Le bras de fer entre Canal+ et les sociétés de perception et de répartition des droits s’est poursuivi hier devant la ministre de la Culture. D’autres réactions bombardent le choix de la chaîne de ne plus payer les droits.
Pour mémoire, la chaîne payante est accusée par les sociétés de gestion collective d’avoir cessé tout versement des droits d’auteur depuis fin 2016. Une stratégie rugueuse de Canal+ qui, en quête d'économies, ambitionne d’obtenir un rabais de ces flux financiers avec un bazooka sur la tempe des SPRD.
Mais ce choix s’est surtout soldé par un fait exceptionnel dans cet univers feutré à la moquette épaisse : une plainte des sociétés d’auteurs contre Canal+ devant le tribunal de grande instance de Nanterre. Et ce, au moment où la chaîne affirme que le piratage, et donc ces sites qui diffusent les films sans paiement des droits, lui a fait perdre 500 000 abonnés.
Aucune stratégie ne peut exonérer Canal+, selon la ministre de la Culture
Hier, Françoise Nyssen a reçu les dirigeants de Canal+ pour s’intercaler dans ce bouillonnant débat. « Aucune stratégie de réduction des coûts, fût-elle justifiée par la volonté d’améliorer la situation financière, ne saurait exonérer une entreprise des obligations qui découlent de ses contrats avec les sociétés d’auteurs. Ces contrats permettent la rémunération de dizaines de milliers d’auteurs et de créateurs pour la diffusion de leurs œuvres et doivent être nécessairement préservés » a exposé la ministre dans un communiqué.

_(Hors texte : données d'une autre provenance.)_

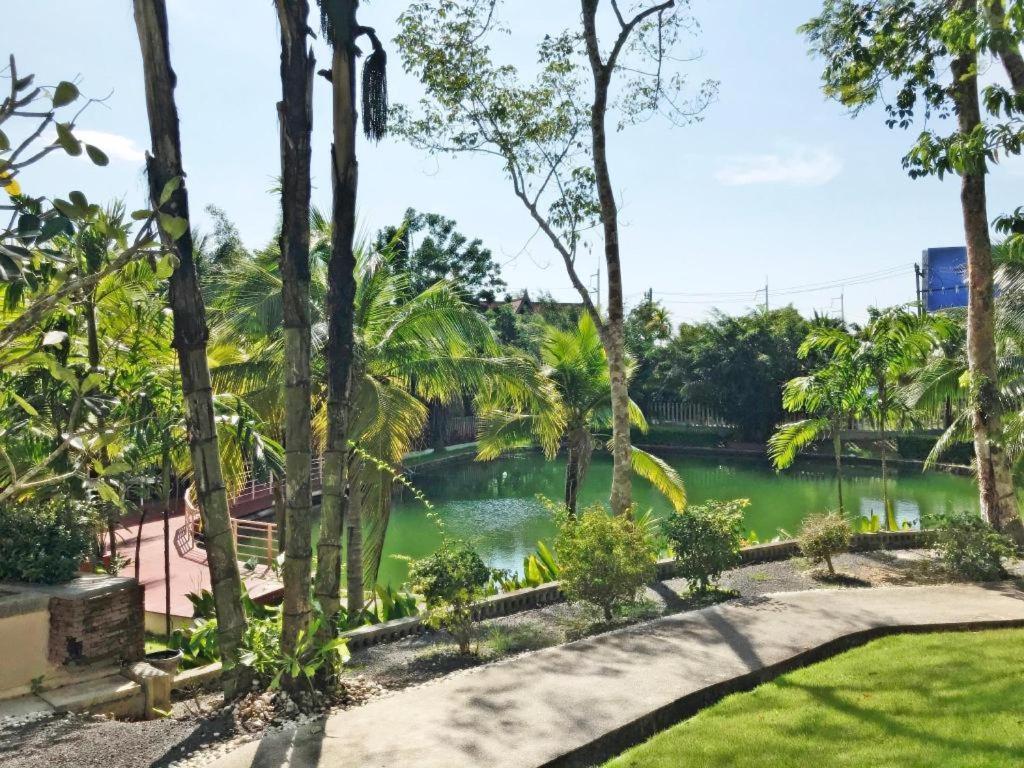 Royal Lee And Resort Nai Yang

La Rue de Valois prend donc la défense des SPRD sans l'ombre d'une hésitation en demandant au groupe de jouer son rôle particulier « dans l’écosystème de la création française ».
Jean-Noël Tronc critique Canal+ en citant les vertueux américains
Dans les colonnes de l’Express, Jean-Noël Tronc, numéro un de la Sacem, a amplifié la grogne des sociétés de perception : « Netflix, YouTube ou Amazon, ces acteurs ont tous passés des accords avec nous et aujourd'hui ils nous paient ! La position de Canal+ est d'autant plus incompréhensible que les auteurs sont tous solidaires de la situation du groupe et sont prêts à se mobiliser pour lui quand cela s'avère nécessaire, y compris au niveau européen ».

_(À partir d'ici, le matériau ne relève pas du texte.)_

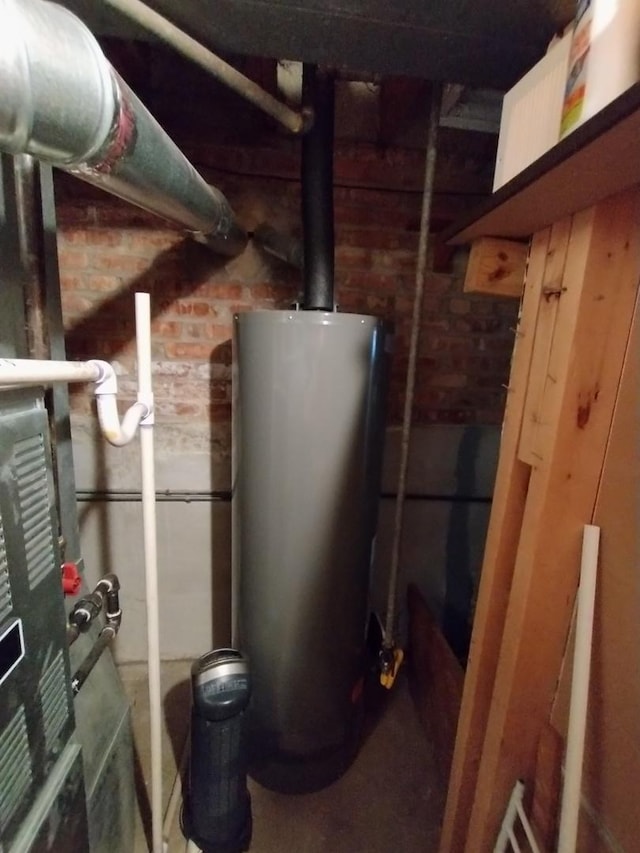 1173 Lucas St, Calumet City, IL 60409 - utility room featuring water heater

L’opposition entre les plateformes numériques d’un côté et Canal+ de l’autre est une tactique pour le moins particulière, quand la France s’évertue à dégommer à Bruxelles ces géants sur l’autel du droit d’auteur... Autant dire que la petite phrase du président de la Sacem sera instrumentalisée sans mal par les lobbyistes américains.
Fait notable, plusieurs syndicats menacent également de demander « à leurs sociétés de gestion d’interdire la diffusion de leurs créations sur les chaînes du Groupe Canal+ ». Avec une conséquence lourde pour Canal+ en cas d’utilisation du répertoire malgré cette interdiction : « Vincent Bolloré et les dirigeants de ses chaînes seraient coupables de contrefaçon ».